Among them is 72-year-old Yvonne Watarai of Waianae. Like Baptiste, Watarai said the city did a poor job notifying her.
“First of all, many of us are not educated enough to understand what has been going on even though you have sent out notices,” she said in written testimony. “We read them, but don’t understand them and don’t realize the seriousness of them.”
Watarai declined to comment beyond her testimony. But she did say it was comforting to know she wasn’t alone.
And it’s not just official testimony. A Change.org petition asking the state and city to make IAL a voluntary process had 985 signatures as of Tuesday.
“I expected to ride off into the sunset,” Watarai said, “but I’m afraid it’s going to be a rocky ride, or might be.”
Another oft-cited complaint is that land proposed to be called “Important Agricultural Lands” is barely fit for agriculture at all.
Among those making such a complaint is former U.S. Rep. Colleen Hanabusa, who is representing the owner of two parcels.
One parcel, Hanabusa testified, “has not been used in agriculture, there is no independent water source and the soil conditions do not qualify as prime agricultural lands.” The other parcel, she wrote, has no water and has coral-based soil.
“It may be the City’s position that lots like this were sold by the dairies in the Waianae area and ‘could be’ consolidated for the agricultural use,” she testified. “This is not a criteria for IAL.”
Another involves parcel size. Tom Witten, a Honolulu urban planner, owns a 6,500-square-foot kuleana parcel with his wife Janet. To Witten, it simply makes no sense to designate such a small tract as being vital to Hawaii’s agriculture economy.
In his testimony, Witten included an analysis showing that 418 parcels recommended for designating as IAL are less than 1 acre and many less than 5,000 square feet. Another 308 parcels are less than 2 acres which is the city’s minimum lot size under Ag-2 zoning, Witten testified.
In an interview, Witten said that lot size is one of the criteria the city is supposed to consider when designating land as IAL. And many of those lands wouldn’t be economically viable as ag land even if the size was increased.

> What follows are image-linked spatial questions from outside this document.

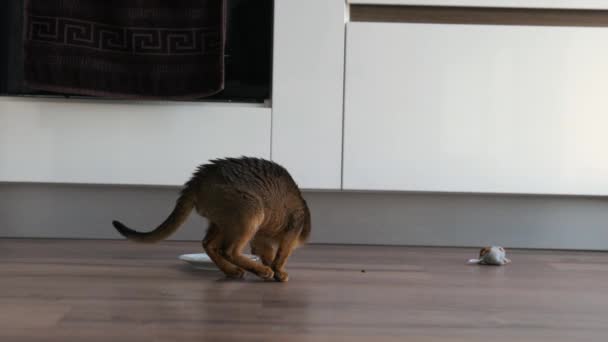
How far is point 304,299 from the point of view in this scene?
171 centimetres

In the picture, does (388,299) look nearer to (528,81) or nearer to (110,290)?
(110,290)

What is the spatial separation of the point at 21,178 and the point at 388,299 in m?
1.34

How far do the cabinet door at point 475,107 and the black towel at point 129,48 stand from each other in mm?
443

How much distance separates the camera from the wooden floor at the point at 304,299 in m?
1.41

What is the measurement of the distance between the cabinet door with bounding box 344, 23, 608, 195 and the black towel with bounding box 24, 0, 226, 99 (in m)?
0.44

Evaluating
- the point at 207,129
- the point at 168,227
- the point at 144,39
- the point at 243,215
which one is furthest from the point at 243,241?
the point at 144,39

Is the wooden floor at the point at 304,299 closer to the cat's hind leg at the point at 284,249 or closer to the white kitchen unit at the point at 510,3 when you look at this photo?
the cat's hind leg at the point at 284,249

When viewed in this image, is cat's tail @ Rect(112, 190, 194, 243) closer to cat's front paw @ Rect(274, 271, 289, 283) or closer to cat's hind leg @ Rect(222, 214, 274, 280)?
cat's hind leg @ Rect(222, 214, 274, 280)

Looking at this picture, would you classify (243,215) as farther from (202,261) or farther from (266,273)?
(202,261)

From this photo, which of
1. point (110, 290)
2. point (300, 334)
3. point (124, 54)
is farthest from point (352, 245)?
point (300, 334)

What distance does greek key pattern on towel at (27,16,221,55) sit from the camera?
2.49 metres

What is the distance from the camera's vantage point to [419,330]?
1447mm

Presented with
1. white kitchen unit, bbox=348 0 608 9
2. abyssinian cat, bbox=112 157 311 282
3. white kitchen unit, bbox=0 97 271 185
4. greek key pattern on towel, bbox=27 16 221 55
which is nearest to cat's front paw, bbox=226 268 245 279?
abyssinian cat, bbox=112 157 311 282

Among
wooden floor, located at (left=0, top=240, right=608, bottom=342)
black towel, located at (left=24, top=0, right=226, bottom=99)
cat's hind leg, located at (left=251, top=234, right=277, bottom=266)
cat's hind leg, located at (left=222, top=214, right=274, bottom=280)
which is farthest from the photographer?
black towel, located at (left=24, top=0, right=226, bottom=99)
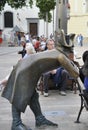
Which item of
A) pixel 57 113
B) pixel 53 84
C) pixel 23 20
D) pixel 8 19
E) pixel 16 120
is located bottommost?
pixel 57 113

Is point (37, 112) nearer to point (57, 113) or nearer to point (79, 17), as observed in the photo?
point (57, 113)

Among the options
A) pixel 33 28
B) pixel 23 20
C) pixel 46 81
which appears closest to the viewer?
pixel 46 81

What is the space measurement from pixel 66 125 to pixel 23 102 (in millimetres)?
1108

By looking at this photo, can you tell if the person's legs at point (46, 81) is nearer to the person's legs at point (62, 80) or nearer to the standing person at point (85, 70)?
the person's legs at point (62, 80)

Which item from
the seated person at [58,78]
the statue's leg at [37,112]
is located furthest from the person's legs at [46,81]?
the statue's leg at [37,112]

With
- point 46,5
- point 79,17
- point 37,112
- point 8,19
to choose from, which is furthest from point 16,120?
point 8,19

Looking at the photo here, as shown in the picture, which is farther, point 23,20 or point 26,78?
point 23,20

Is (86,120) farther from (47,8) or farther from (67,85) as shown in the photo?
(47,8)

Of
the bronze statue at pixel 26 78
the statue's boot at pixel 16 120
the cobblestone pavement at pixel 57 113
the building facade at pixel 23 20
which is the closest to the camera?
the bronze statue at pixel 26 78

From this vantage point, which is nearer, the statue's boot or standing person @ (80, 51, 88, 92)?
the statue's boot

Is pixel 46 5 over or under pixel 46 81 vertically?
over

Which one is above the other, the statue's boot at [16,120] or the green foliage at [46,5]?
the green foliage at [46,5]

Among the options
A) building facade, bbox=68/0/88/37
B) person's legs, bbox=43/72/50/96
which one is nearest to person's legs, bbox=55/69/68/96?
person's legs, bbox=43/72/50/96

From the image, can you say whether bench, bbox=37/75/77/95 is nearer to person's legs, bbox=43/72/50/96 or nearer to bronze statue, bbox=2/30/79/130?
person's legs, bbox=43/72/50/96
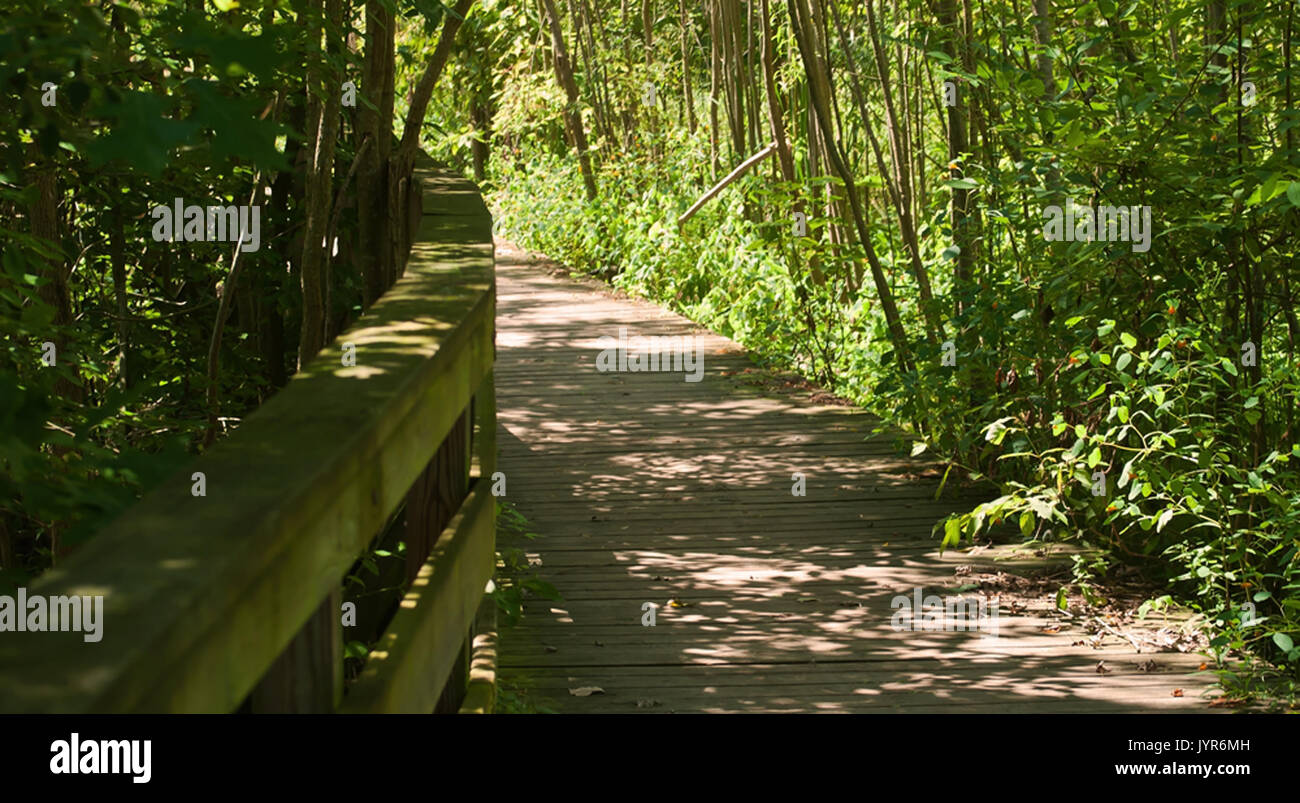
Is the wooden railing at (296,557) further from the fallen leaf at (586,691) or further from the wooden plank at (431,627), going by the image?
the fallen leaf at (586,691)

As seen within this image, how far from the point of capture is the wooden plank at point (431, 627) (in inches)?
66.6

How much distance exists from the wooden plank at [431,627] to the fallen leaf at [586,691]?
4.83ft

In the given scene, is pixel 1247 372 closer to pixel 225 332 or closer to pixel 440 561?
pixel 440 561

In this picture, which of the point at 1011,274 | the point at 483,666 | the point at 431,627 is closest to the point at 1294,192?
the point at 1011,274

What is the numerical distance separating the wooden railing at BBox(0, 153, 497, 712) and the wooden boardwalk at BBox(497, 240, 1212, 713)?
1.89 m

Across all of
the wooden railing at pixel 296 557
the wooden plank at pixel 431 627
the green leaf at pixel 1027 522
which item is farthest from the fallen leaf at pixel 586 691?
the green leaf at pixel 1027 522

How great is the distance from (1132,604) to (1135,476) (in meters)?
0.48

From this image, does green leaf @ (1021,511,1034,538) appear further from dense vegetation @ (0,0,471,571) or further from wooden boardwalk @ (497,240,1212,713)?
dense vegetation @ (0,0,471,571)

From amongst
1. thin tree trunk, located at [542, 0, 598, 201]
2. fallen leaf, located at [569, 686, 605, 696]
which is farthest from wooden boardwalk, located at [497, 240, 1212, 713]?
thin tree trunk, located at [542, 0, 598, 201]

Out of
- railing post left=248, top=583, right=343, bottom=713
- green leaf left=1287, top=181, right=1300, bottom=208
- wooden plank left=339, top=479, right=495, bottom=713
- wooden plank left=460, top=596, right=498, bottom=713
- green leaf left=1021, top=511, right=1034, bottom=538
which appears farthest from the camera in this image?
green leaf left=1021, top=511, right=1034, bottom=538

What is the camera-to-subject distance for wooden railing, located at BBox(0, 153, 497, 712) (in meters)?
1.03

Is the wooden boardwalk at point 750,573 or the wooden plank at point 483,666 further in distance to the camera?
the wooden boardwalk at point 750,573

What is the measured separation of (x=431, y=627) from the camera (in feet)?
6.55
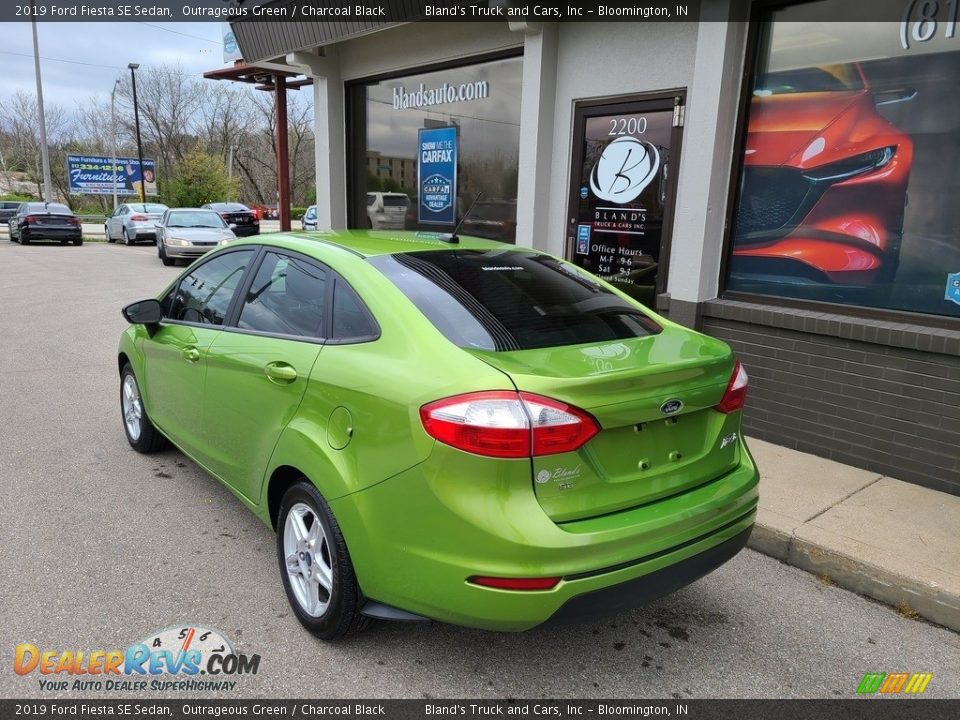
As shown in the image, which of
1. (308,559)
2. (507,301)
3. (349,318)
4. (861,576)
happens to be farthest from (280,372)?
(861,576)

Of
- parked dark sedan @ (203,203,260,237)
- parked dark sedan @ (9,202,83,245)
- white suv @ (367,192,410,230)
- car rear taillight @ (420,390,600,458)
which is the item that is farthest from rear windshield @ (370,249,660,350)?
parked dark sedan @ (9,202,83,245)

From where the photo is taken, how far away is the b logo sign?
6.40 m

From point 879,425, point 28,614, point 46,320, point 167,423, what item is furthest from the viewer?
point 46,320

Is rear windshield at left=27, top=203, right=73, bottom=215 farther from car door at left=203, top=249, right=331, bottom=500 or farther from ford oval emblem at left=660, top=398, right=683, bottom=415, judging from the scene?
ford oval emblem at left=660, top=398, right=683, bottom=415

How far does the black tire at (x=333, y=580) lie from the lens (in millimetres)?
2639

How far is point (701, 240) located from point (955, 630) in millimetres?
3274

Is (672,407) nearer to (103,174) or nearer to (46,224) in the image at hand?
(46,224)

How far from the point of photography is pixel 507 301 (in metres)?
2.96

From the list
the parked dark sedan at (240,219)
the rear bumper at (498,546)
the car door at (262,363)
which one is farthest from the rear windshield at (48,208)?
the rear bumper at (498,546)

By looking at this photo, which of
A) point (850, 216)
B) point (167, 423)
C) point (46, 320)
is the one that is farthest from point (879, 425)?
point (46, 320)

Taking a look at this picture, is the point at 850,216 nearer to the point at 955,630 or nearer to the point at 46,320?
the point at 955,630

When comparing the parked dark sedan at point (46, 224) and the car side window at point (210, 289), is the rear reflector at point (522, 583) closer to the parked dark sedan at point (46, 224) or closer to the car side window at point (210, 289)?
the car side window at point (210, 289)

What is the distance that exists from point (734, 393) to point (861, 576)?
139 centimetres

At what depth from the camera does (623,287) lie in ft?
21.8
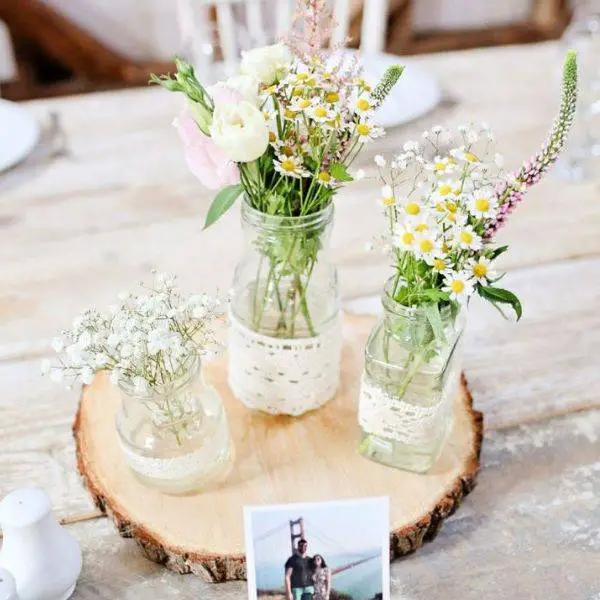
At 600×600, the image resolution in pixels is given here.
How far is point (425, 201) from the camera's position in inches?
29.1

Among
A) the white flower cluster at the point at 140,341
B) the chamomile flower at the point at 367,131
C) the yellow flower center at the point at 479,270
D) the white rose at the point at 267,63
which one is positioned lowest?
the white flower cluster at the point at 140,341

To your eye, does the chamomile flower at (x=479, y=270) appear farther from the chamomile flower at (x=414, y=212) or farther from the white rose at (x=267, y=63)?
the white rose at (x=267, y=63)

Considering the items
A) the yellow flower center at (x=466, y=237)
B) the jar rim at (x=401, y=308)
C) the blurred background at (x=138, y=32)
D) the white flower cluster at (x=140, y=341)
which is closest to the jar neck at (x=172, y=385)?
the white flower cluster at (x=140, y=341)

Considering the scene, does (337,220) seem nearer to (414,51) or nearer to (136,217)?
(136,217)

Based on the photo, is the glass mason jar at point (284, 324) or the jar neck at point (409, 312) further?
the glass mason jar at point (284, 324)

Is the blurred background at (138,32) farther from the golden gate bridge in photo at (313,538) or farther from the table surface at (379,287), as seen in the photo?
the golden gate bridge in photo at (313,538)

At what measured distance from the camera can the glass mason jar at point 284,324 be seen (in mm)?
885

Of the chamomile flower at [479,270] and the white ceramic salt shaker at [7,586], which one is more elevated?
the chamomile flower at [479,270]

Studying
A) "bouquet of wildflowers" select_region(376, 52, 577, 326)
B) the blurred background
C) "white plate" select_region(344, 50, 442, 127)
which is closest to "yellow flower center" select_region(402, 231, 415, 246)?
"bouquet of wildflowers" select_region(376, 52, 577, 326)

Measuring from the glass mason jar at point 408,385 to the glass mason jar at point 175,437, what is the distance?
0.18 metres

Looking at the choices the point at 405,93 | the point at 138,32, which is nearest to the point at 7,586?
the point at 405,93

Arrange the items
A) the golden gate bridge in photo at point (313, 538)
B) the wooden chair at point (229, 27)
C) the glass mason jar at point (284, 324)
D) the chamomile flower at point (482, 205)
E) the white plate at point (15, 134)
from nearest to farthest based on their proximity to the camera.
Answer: the chamomile flower at point (482, 205) < the golden gate bridge in photo at point (313, 538) < the glass mason jar at point (284, 324) < the white plate at point (15, 134) < the wooden chair at point (229, 27)

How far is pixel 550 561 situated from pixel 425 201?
437 mm

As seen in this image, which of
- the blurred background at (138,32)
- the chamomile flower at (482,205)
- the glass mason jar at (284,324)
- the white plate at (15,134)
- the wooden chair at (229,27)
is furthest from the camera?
the blurred background at (138,32)
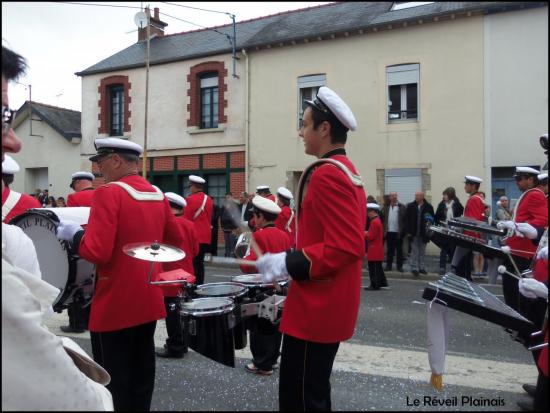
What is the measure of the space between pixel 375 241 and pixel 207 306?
6.92 m

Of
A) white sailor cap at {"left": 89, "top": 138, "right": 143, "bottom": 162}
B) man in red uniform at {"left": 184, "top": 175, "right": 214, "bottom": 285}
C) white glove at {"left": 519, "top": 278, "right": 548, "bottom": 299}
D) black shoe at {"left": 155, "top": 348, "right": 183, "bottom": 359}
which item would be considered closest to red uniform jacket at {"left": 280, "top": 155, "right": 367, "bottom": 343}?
white glove at {"left": 519, "top": 278, "right": 548, "bottom": 299}

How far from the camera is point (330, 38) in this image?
15.5 m

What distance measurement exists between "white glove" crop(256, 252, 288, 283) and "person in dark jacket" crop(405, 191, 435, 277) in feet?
31.0

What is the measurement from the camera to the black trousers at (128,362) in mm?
3006

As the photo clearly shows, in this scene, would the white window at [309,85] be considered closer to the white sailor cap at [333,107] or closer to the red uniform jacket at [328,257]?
the white sailor cap at [333,107]

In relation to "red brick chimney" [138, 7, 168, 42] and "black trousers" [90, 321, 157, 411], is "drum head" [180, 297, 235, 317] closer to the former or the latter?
"black trousers" [90, 321, 157, 411]

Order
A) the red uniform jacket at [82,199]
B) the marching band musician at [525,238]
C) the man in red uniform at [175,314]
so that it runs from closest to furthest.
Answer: the man in red uniform at [175,314] < the marching band musician at [525,238] < the red uniform jacket at [82,199]

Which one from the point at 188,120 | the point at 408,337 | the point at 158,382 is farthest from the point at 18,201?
the point at 188,120

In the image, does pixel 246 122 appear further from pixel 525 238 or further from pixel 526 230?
pixel 526 230

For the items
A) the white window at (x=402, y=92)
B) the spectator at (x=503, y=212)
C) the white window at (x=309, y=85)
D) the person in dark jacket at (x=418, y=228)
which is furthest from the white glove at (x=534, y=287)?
the white window at (x=309, y=85)

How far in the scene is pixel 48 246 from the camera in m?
3.64

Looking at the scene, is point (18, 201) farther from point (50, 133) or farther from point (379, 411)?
point (50, 133)

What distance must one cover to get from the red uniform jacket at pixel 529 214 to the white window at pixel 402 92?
9818 mm

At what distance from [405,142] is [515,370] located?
34.8 ft
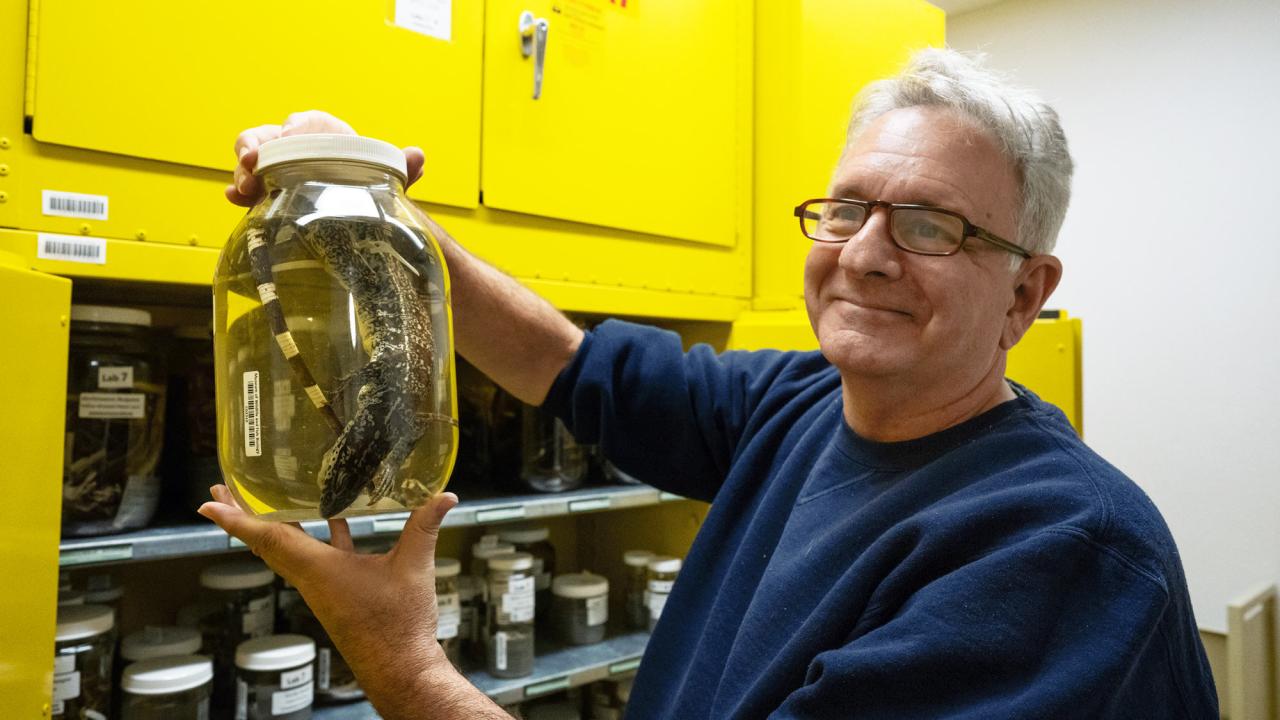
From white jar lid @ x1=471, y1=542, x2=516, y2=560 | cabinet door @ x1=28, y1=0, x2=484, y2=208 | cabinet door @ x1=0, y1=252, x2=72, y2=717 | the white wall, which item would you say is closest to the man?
cabinet door @ x1=0, y1=252, x2=72, y2=717

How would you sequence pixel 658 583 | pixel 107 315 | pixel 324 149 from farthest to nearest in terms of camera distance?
pixel 658 583
pixel 107 315
pixel 324 149

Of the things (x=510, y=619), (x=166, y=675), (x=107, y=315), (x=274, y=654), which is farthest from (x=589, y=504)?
(x=107, y=315)

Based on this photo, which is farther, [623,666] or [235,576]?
[623,666]

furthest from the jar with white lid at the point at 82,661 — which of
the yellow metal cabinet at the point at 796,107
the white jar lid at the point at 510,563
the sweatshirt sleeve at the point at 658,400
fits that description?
the yellow metal cabinet at the point at 796,107

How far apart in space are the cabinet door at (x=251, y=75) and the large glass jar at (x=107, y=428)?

“To elevate it up so that it meets IAL standards to me is pretty bizarre,” he said.
Dawn Takeuchi Apuna, deputy director of the Department of Planning and Permitting, said parcels do not have to be big for certain activities, like grazing.
“If you have small pieces, it doesn’t mean you can’t do ag on it,” she said.
In any case, Apuna asserted that the IAL designation in the end imposes few restrictions and is instead meant to provide incentives.
“It’s supposed to help farmers and people living on ag land,” she said of the IAL designation.
On a recent afternoon, Baptiste got together with her neighbor, Diana Young, who runs Young’s Nursery on about 5 acres near Baptiste’s place. Both women are widows, both retirement age, and both share a chief complaint: that the city didn’t notify them effectively.
It’s not just individuals like Baptiste and Young who say they should have had more time to understand what was happening. The California-based solar energy giant 174 Power Global, which won a bid to build a large solar farm with battery storage in Kunia on Oahu, testified it was only recently told about the IAL designations and has asked the Land Use Commission to “consider granting more time to allow potential impacted parties the ability to determine involvement in the process.”
So if the solar subsidiary of a Fortune 500 giant wants more time, it’s hardly surprising Baptiste and Young do too.
Like Baptiste, Young says a chief complaint is what she says was a lack of notice.
“If they had told us sooner,” she said, “we could have fought it when our husbands were still alive.”